+++ PROVIDED RECORDS +++
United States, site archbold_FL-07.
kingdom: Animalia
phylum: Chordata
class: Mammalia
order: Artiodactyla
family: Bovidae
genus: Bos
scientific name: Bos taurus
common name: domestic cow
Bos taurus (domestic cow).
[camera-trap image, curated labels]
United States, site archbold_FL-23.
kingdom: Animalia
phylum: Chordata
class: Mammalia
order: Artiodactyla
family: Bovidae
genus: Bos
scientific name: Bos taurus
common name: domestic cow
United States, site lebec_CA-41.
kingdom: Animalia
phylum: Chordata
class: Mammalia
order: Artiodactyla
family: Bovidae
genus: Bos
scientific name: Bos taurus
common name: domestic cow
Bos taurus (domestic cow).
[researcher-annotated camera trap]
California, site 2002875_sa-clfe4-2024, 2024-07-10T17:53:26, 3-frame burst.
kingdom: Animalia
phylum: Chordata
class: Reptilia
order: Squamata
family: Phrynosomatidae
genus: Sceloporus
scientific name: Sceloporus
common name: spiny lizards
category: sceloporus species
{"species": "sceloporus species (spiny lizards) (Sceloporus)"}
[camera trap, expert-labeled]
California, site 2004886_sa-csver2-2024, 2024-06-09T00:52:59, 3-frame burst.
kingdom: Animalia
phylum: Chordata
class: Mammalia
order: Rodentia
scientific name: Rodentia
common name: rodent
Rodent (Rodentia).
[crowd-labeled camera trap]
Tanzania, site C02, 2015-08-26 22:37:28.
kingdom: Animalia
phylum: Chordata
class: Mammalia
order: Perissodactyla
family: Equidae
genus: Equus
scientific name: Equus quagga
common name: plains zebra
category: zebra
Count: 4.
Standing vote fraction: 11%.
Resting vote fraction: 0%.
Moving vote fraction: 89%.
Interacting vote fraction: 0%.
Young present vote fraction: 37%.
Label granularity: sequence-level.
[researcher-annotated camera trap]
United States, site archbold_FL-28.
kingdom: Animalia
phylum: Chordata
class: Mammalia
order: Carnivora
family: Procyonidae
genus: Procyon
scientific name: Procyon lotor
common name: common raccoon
+++
Look over the records. Copy the lines that include the word "trap".

[camera-trap image, curated labels]
[researcher-annotated camera trap]
[camera trap, expert-labeled]
[crowd-labeled camera trap]
[researcher-annotated camera trap]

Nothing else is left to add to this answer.